Business Continuity¶

Statement¶

ClaimGuard's business-continuity (BC) and disaster-recovery (DR) story today is built on three primitives: GCP's regional availability for the production VM and its boot disk, daily snapshot-based backups with a documented restore procedure, and the founder pair as the incident-response substrate. There is no multi-region failover, no hot standby, no documented RTO/RPO target, and no tabletop-validated DR plan.

The business-continuity control is operating: the technical substrate (daily encrypted snapshots, 400-day immutable audit log, Secret Manager bootstrap, documented gcloud rebuild commands) is in place and verifiable. Planning artifacts (RTO/RPO targets, named recovery roles, exercised playbooks) are not.

Implementation¶

Recovery primitives in place¶

Daily VM boot-disk snapshots, 7-day retention (claim-guard-daily resource policy). Every snapshot is a full, encrypted point-in-time copy of the application code, the on-VM Postgres database, and operational state. See Backups for the schedule, the recovery gcloud compute disks create --source-snapshot procedure, and known gaps.
Cloud audit logs at 400-day immutable retention so the configuration history of the project is reconstructable from outside the VM. See Audit logging (cloud).
Secrets in Secret Manager so a freshly-rebuilt VM can come up by attaching the same service account and pulling secrets at boot — no out-of-band copy of .env material is required. See Secrets management.
Documented rebuild path. The scripts/setup.sh script brings up the local stack idempotently; the cloud equivalent (a documented gcloud compute instances create recipe) is queued (see roadmap).

Known limits of the current setup¶

Single VM, single zone (europe-west1-b). A zonal outage halts the application until the zone returns.
Single region for snapshots. All snapshot copies live in europe-west1. A regional outage defers recovery until the region returns.
No standby capacity warm. Recovery starts at "create a new VM from a snapshot" — that is non-zero RTO.
Postgres on the VM. A disk-level recovery is the same as a database-level recovery. A separate logical-dump backup (e.g., pg_dump to GCS) is a low-cost addition that is not in place.
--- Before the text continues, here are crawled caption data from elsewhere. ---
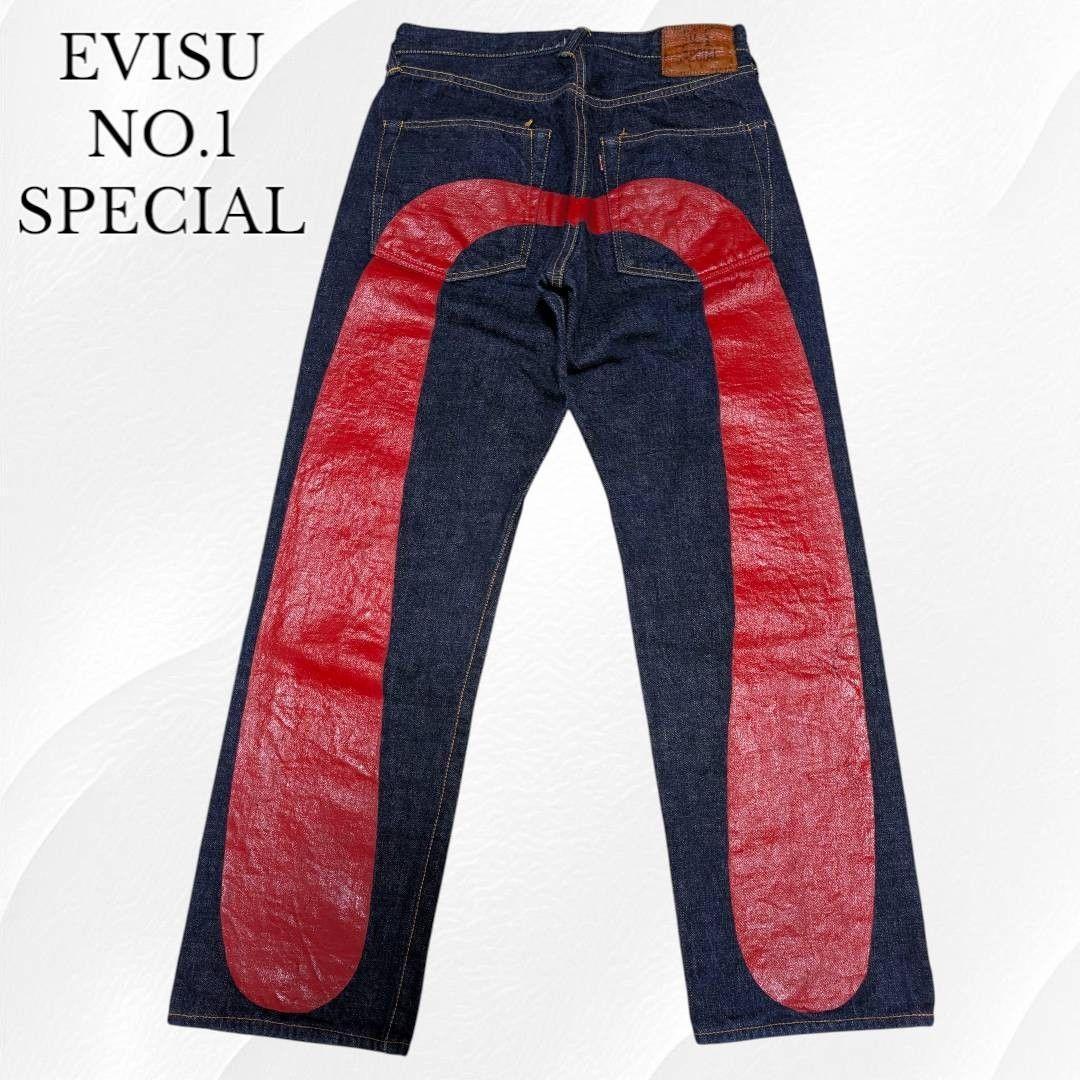EVISU大黒 ビッグカモメ 29×35 美品】EVISU NO.1 スペシャル 2001 ビッグカモメ 赤 大黒 金耳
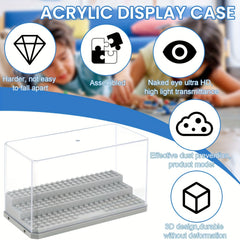 3 Layer Acrylic Display Case For Toy Collection Dustproof Clear
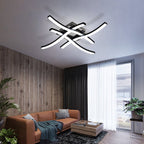 Ceiling Light - Black Aluminium Frame, White Light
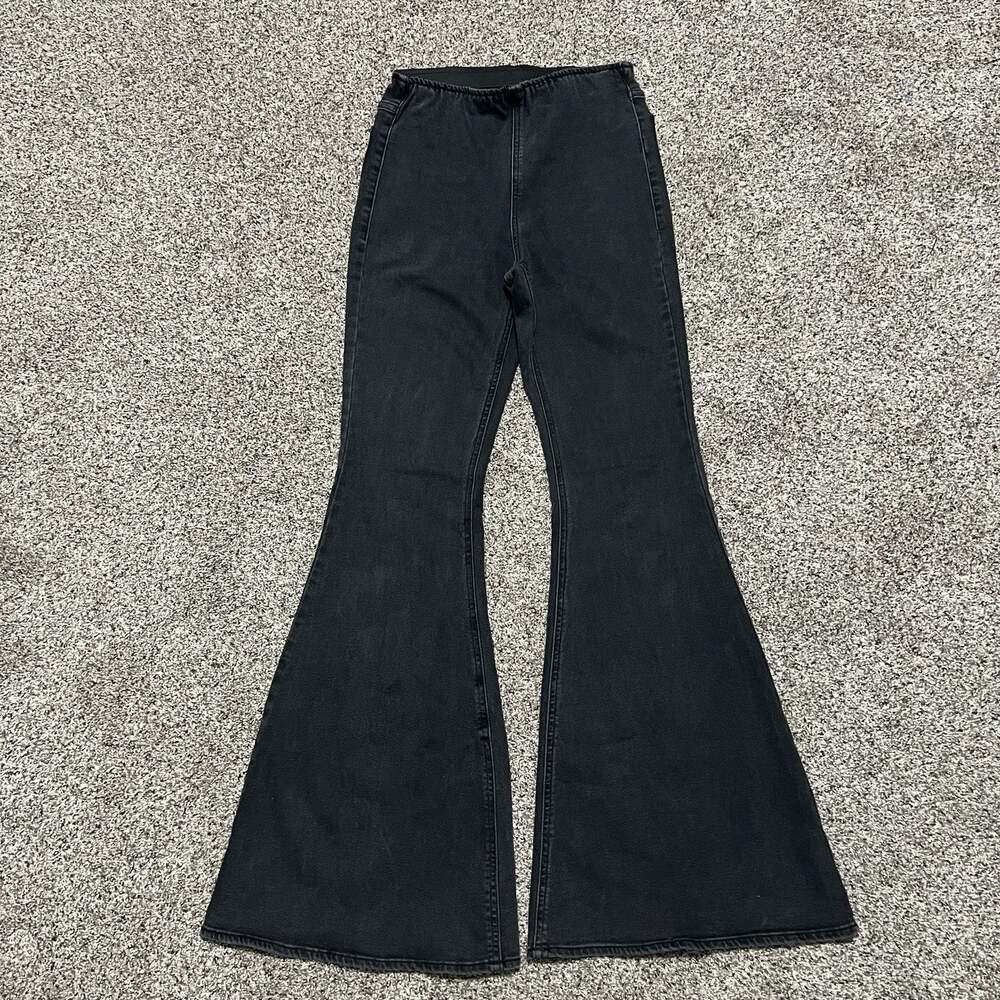 Vtg Forever 21 Black Flare Jeans High Rise Stretch Bell Bottom Size
Small Y2K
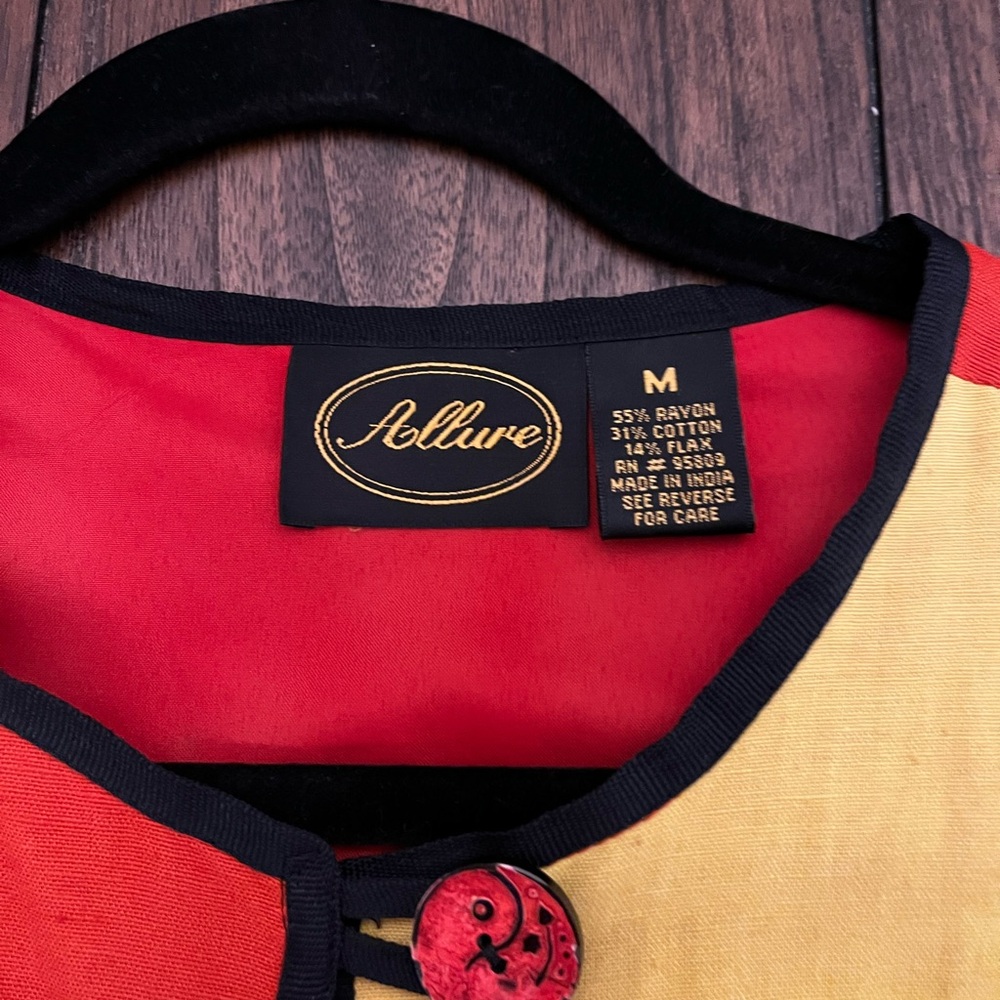 Allure Colorful Patchwork Jacket With Elephant Mo… - image 2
What we have not defined yet¶

Recovery Time Objective (RTO). No written target.
Recovery Point Objective (RPO). Bounded by snapshot interval (24 hours) and snapshot retention (7 days), but no per-data-class RPO target is recorded.
Named recovery roles. Today the founder pair handles recovery the same way they handle Incident response; no separate "BC coordinator" role is named.
Tabletop / drill cadence. No drill has been run end-to-end.

Out of scope¶

Office / endpoint continuity is out of scope for this page; ClaimGuard is a cloud-hosted application without a physical office whose loss would interrupt operations.
Customer-side continuity (e.g., a customer's ability to continue operations if ClaimGuard is down) is the customer's concern, addressed in their integration design — outside the scope of this page.

Status¶

implemented — verified 2026-05-06. Backup, restore, and audit-history substrates are in place and operational. Known gaps below are planning-artifact and drill items for SOC 2 fieldwork.

What's in place:

Daily encrypted snapshots with documented restore procedure.
400-day immutable audit log so configuration history is independent of the running VM.
Secrets in Secret Manager so a rebuilt VM is self-bootstrapping.
A small enough operational footprint that recovery is genuinely feasible by a single founder following a written runbook.

Known gaps¶

No written RTO/RPO targets. This is the single biggest gap.
No multi-region or multi-zone redundancy. A single zonal outage is a service interruption.
No dedicated database backup beyond disk snapshots (no pg_dump to GCS).
No documented "rebuild a fresh VM from scratch" runbook. The pieces are documented across the trust portal and the hardening log; the connecting walkthrough does not yet exist as one artifact.
No drill. The procedure is documented but not validated by exercise.

Roadmap¶

RTO/RPO definition — write down per-data-class targets (probably: "best-effort, ≤24h RPO, ≤24h RTO" at current scale and customer set). Before SOC 2 fieldwork.
End-to-end DR runbook — combine Backups, Secrets management, and the rebuild instructions into a single "if the VM is gone, do these steps" walkthrough.
Tabletop / restore drill at least once before SOC 2 fieldwork. First drill should validate both the snapshot restore and the Secret Manager bootstrap of a fresh VM.
pg_dump to a separate GCS bucket on a daily cadence so per-row recovery is possible without a full disk restore.
Cross-region snapshot copy — see Backups roadmap.
Postgres → Cloud SQL with point-in-time recovery ( the Cloud SQL migration step) — collapses the BC story for the database to "Cloud SQL guarantees PITR within retention window."